From the Rector

Dear Friends in Christ,

As most of you know by now, last week I announced my departure this fall. Someone asked me, “what do you still want to get done that you didn’t get to do?”

I think my answer is simple. “Enjoy the time.”

It’s not so much that I didn’t get to enjoy the time I’ve had here but, rather, that we were in the middle of so much that I wasn’t always aware of the time. Deadlines give us a sense of finitude that focuses that mind and heart.

I talk all the time to parents whose children have left for college or moved away. They tell me how fast the time when they are little goes. Day by day I’m now, too, seeing that time slip away, and it’s becoming ever more apparent just how true it is. It is short and we forget to enjoy it.

But we’re also in the middle of it—so we forget to enjoy it along the way. We are always wrapped in the work of becoming that we lose sight of being. So I want to spend the last few months here focused on being together, not doing together.

Worship, prayer, meals, and fellowship are where I hope I can focus my attention.

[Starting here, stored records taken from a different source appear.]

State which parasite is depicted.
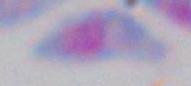

This is Toxoplasma gondii.

magnification = 1000x
modality = micrographAssess this cell for malaria.
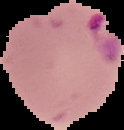

It is parasitized.

image type = cell region segmented out of the field of view; surrounding area masked to black
image size = 124×130 pixels
preparation = thin blood smearEvaluate for Plasmodium parasites.
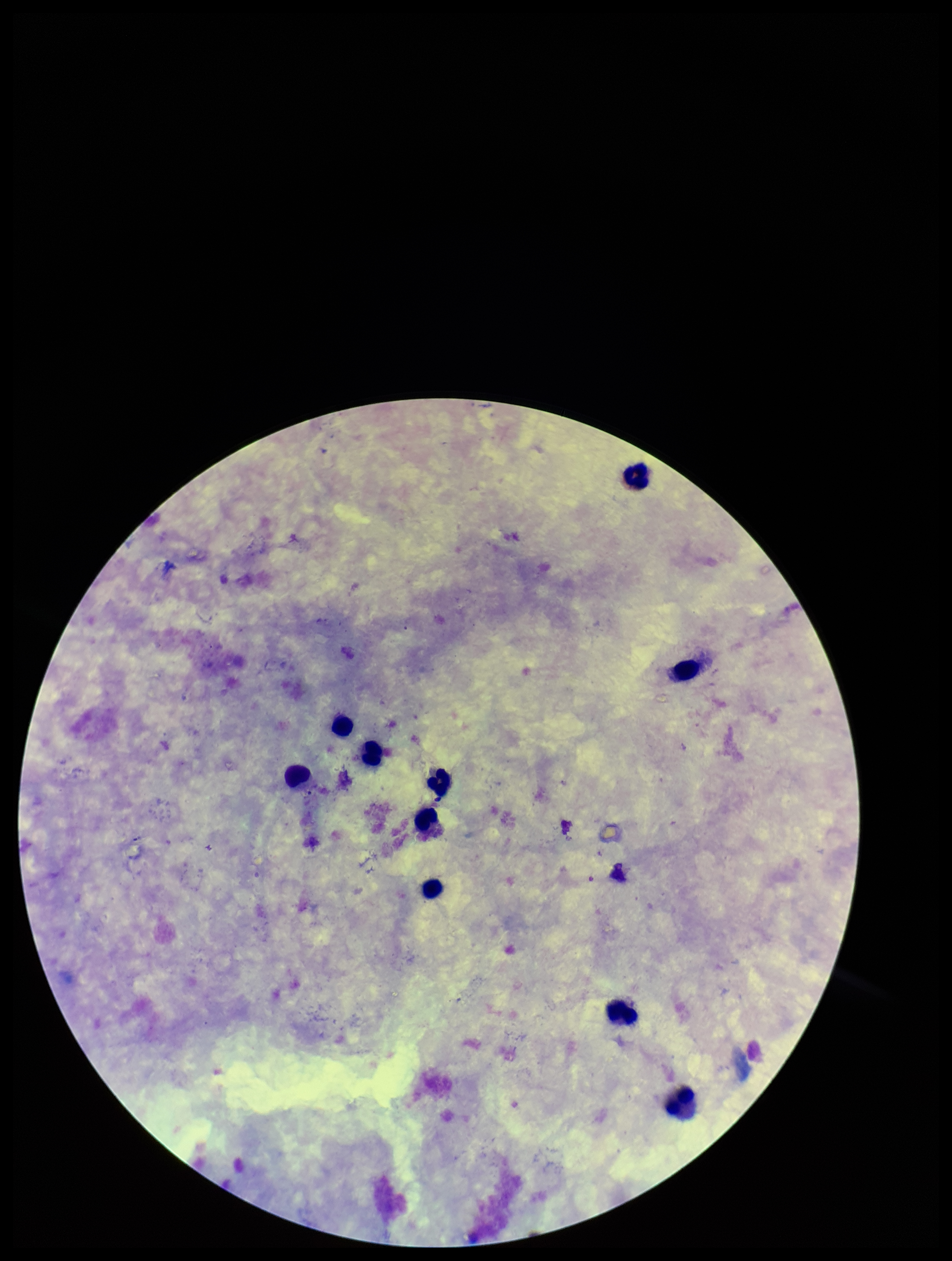

None seen.

Summary:
  - Stain: Giemsa
  - Patient malaria status: negative
  - Capture: smartphone photograph through the microscope eyepiece
  - Leukocyte count: 9
  - Preparation: thick blood smear
  - Field of view: one from this slide
  - Image size: 952×1261 pixels
  - Parasite count: 0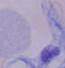

{
  "magnification": "1000x",
  "modality": "micrograph",
  "identification": "trypanosome"
}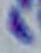

Summary:
  - Identification: Toxoplasma gondii
  - Modality: photomicrograph
  - Magnification: 1000x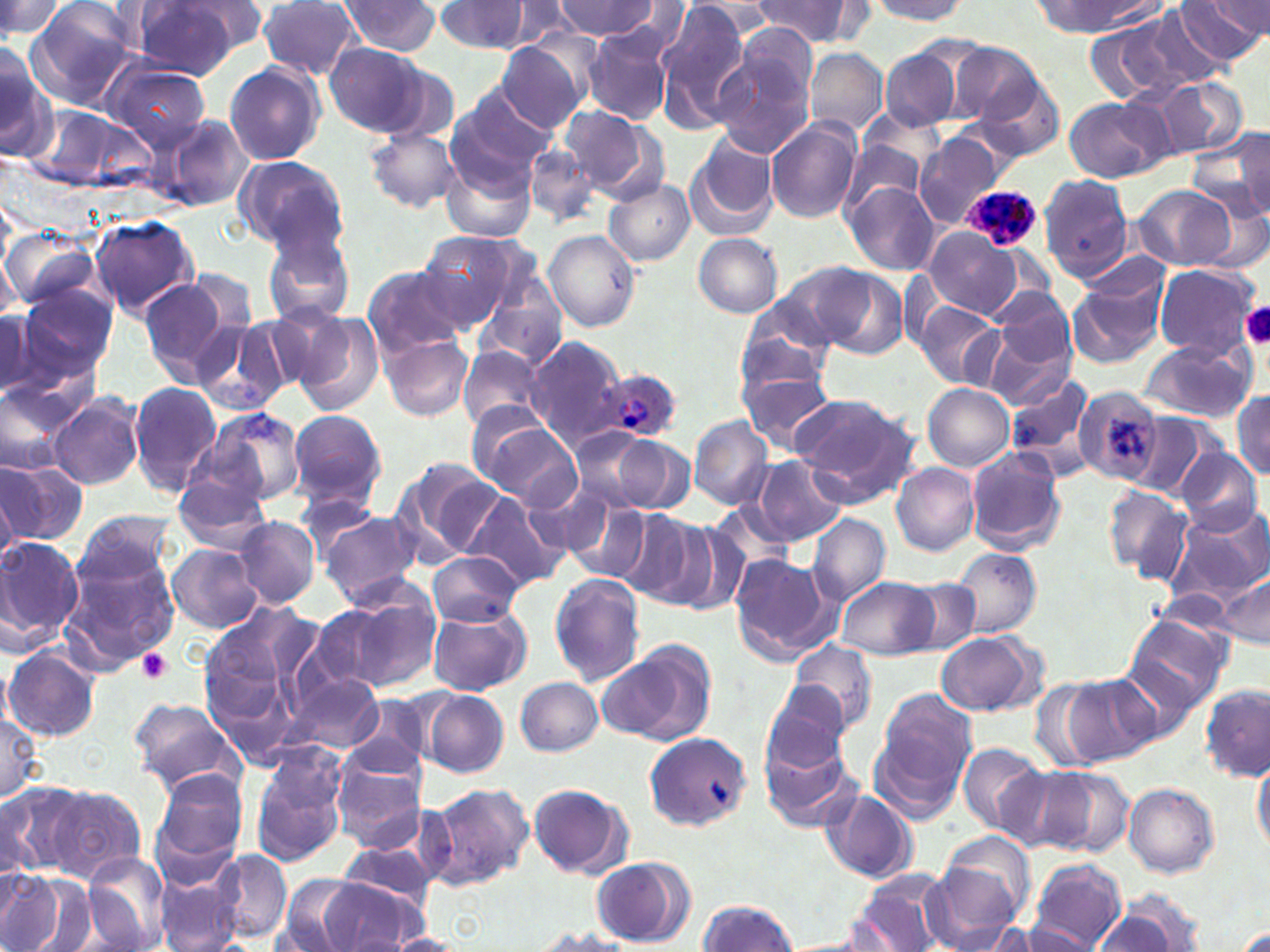

Approximate bounding boxes as (x1,y1)-(x2,y2) corner pairs in pixels. Platelet locations: (1240,302)-(1270,349), (137,649)-(174,683). Uninfected red blood cell locations: (0,0)-(62,43), (554,0)-(658,39), (866,0)-(970,22), (1178,0)-(1268,61), (181,1)-(272,52), (654,1)-(754,125), (1038,1)-(1158,35), (25,2)-(140,108), (126,2)-(246,77), (258,2)-(362,80), (335,2)-(442,55), (434,2)-(533,53), (483,2)-(584,52), (694,2)-(780,38), (753,2)-(851,44), (1150,2)-(1253,86), (607,4)-(693,63), (1098,7)-(1214,102), (734,23)-(824,104), (582,29)-(672,124), (497,41)-(589,133), (948,41)-(1042,127), (325,42)-(430,137), (806,49)-(886,137), (882,49)-(962,132), (712,51)-(815,156), (0,54)-(57,164), (103,61)-(211,152), (224,63)-(326,166), (973,75)-(1067,163), (1154,77)-(1248,160), (449,88)-(557,184), (1065,98)-(1167,182), (28,103)-(149,193), (561,105)-(651,195), (163,114)-(252,212), (765,118)-(861,224), (364,127)-(462,213), (1217,127)-(1270,218), (687,134)-(779,237), (915,134)-(1002,227), (840,139)-(926,217), (522,143)-(601,225), (232,155)-(348,255), (441,155)-(535,244), (1039,174)-(1134,281), (604,179)-(695,266), (844,182)-(941,274), (1131,185)-(1238,271), (1196,198)-(1269,276), (90,215)-(200,319), (1,227)-(100,313), (925,228)-(1023,319), (543,229)-(642,332), (416,230)-(522,329), (264,231)-(356,329), (693,234)-(783,318), (773,261)-(880,352), (362,263)-(470,358), (1151,263)-(1260,357), (817,268)-(909,362), (138,274)-(239,383), (1066,274)-(1166,369), (475,283)-(567,368), (17,284)-(118,383), (916,302)-(1003,388), (257,307)-(354,393), (1,309)-(39,398), (287,309)-(385,413), (735,314)-(833,404), (976,315)-(1077,408), (190,318)-(295,418), (381,333)-(473,420), (528,334)-(630,448), (1138,340)-(1255,423), (458,345)-(550,434), (8,350)-(99,440), (739,367)-(835,456), (1005,373)-(1100,483), (0,381)-(77,476), (128,381)-(222,495), (1073,383)-(1165,488), (923,384)-(1014,471), (1232,390)-(1270,478), (49,393)-(146,491), (789,393)-(918,501), (200,406)-(308,509), (288,408)-(387,512), (1124,413)-(1213,501), (473,414)-(581,510), (690,416)-(774,510), (569,425)-(660,514), (602,433)-(696,515), (964,446)-(1066,555), (1177,449)-(1263,533), (753,456)-(848,547), (391,459)-(503,563), (0,460)-(86,546), (891,464)-(979,556), (0,465)-(42,552), (172,472)-(272,551), (527,479)-(638,567), (1102,484)-(1192,584), (458,491)-(571,591), (295,494)-(381,563), (561,496)-(655,583), (709,502)-(794,574), (1162,507)-(1270,610), (74,508)-(180,593), (317,509)-(424,605), (613,509)-(711,606), (807,514)-(890,604), (232,516)-(320,608), (667,525)-(753,617), (0,535)-(83,647), (167,544)-(263,633), (951,546)-(1041,638), (429,549)-(522,628), (58,553)-(181,672), (728,553)-(840,665), (1213,570)-(1269,652), (548,573)-(644,684), (837,575)-(941,660), (905,580)-(979,653), (309,593)-(435,695), (198,598)-(321,762), (427,606)-(531,696), (1122,611)-(1234,712), (935,632)-(1042,716), (788,639)-(878,736), (601,641)-(715,746), (3,646)-(99,742), (284,672)-(384,755), (1049,675)-(1158,768), (516,677)-(603,756), (761,682)-(853,771), (1201,685)-(1268,781), (878,688)-(978,792), (421,690)-(509,778), (344,696)-(430,779), (128,697)-(243,792), (0,704)-(44,803), (645,731)-(750,833), (759,732)-(860,833), (870,732)-(963,824), (958,743)-(1047,834), (245,747)-(349,865), (331,757)-(426,852), (1252,759)-(1270,854), (995,762)-(1097,851), (1038,766)-(1135,858), (149,767)-(250,876), (526,781)-(632,878), (0,782)-(79,881), (425,782)-(534,888), (1123,783)-(1219,877), (44,787)-(147,884), (820,791)-(917,884), (942,830)-(1036,918), (335,844)-(442,910), (213,849)-(292,943), (923,853)-(1029,950), (77,854)-(174,952), (588,855)-(695,946), (1026,859)-(1127,951), (0,869)-(67,952), (850,871)-(952,952), (275,872)-(371,951), (19,875)-(102,952), (157,877)-(243,952), (316,877)-(426,951), (1109,891)-(1209,950), (696,899)-(799,951), (1090,909)-(1180,952), (1229,921)-(1269,952), (523,925)-(641,952), (1016,925)-(1099,950), (382,933)-(469,952). Plasmodium ovale-infected red blood cell locations: (964,185)-(1040,251), (598,368)-(683,442). Slide-level diagnosis: Plasmodium ovale. Image is 1270×952 pixels. Optical microscopy. Captured at 1000x magnification. Single field of view. Thin blood smear. May-Grünwald-Giemsa stain.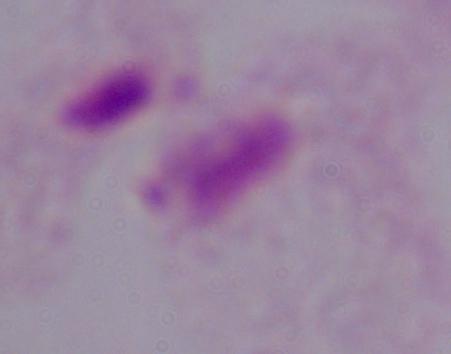

Summary:
  - Identification: trichomonad
  - Modality: micrograph
  - Magnification: 1000xReport the malaria status of this cell.
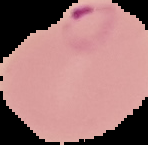

Parasitized.

preparation: thin blood smear
image_size: 148×145 pixels
image_type: segmented cell region with the area outside set to black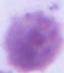

magnification: 1000x
modality: micrograph
identification: red blood cell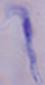

A trypanosome is shown. Micrograph. 1000x magnification.Give the position of every Plasmodium parasite visible.
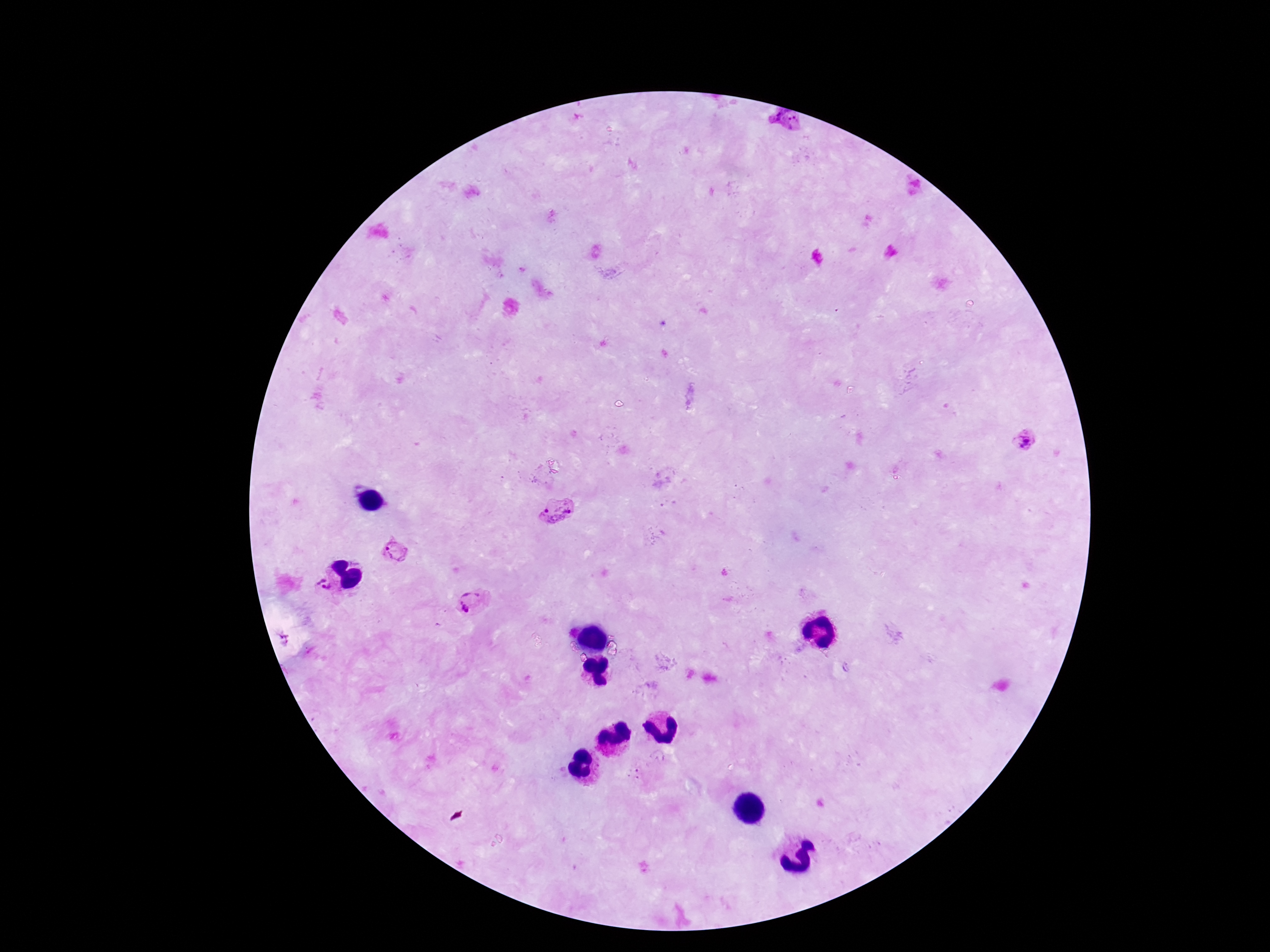

Approximate centers as (x, y) in pixels.
Plasmodium parasites: (785, 123), (1024, 439), (554, 511), (394, 551), (321, 585), (470, 602), (280, 639).

Summary:
  - Preparation: thick peripheral-blood smear
  - Capture: smartphone camera through the microscope eyepiece
  - Patient malaria status: infected
  - Magnification: 100x
  - Image size: 1270×952 pixels
  - Field of view: single
  - Stain: Giemsa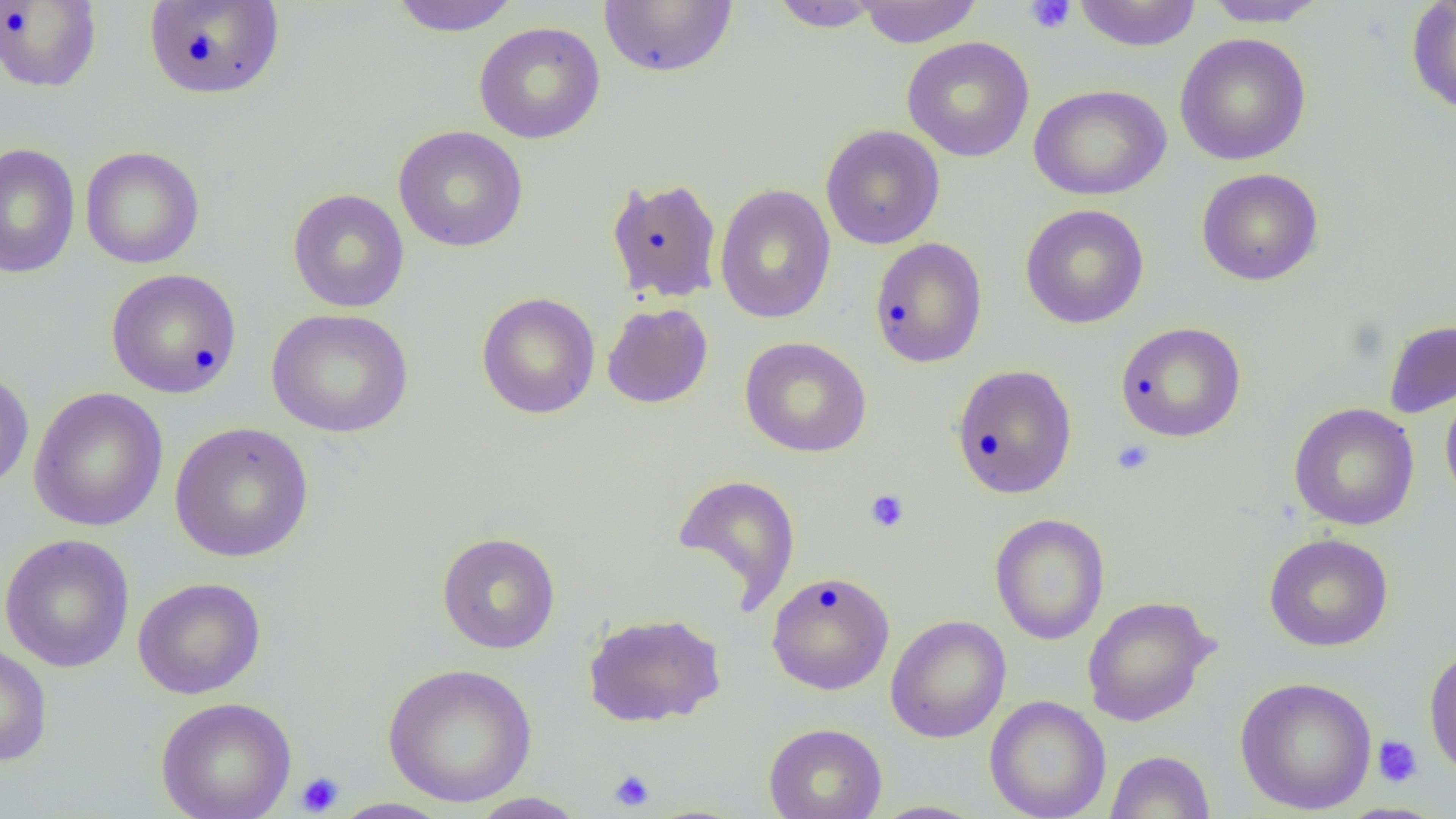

Of course, that is always at the heart of Christian community but too often we are caught in the trap of setting the table rather than enjoying the meal.

But finitude provides focus. I think this is part of the cycle of the liturgical year that we are in right now, too. The Ascension has happened. Jesus has left. The finitude of that departure is setting in with the disciples and they are charged with figuring out who they will be—and what they will do—now that Christ has gone before them to prepare the way.

In some ways, this finitude shaped the discipleship of his followers. Knowing they were now the body of Christ in the world gave them a new focus. I wonder, if after Christ returned but before the Ascension, if they saw him and asked “what can we get done now?” I suspect not. I think they knew that what was important was being together. In the midst of the miracles and the journeying and the healing and the trial and so much more they had been in the middle of it all without really appreciating it, perhaps?

Christ’s return gave them a chance to be again—to simply sit with the One whom they loved and Who loved them. It might be our model for the time we have together in the remaining few months. We can remember whose we are and why we gather and focus on that infinite finitude with a renewed appreciation for the gift of community and Communion together.

So my hope is that what we do with the time is simply enjoy it. There will be time for rushing to the next thing—we will soon enough be in the middle of it all again. But the time is going to move faster than we know. So let us be together, one with another, and let that be enough for the time being.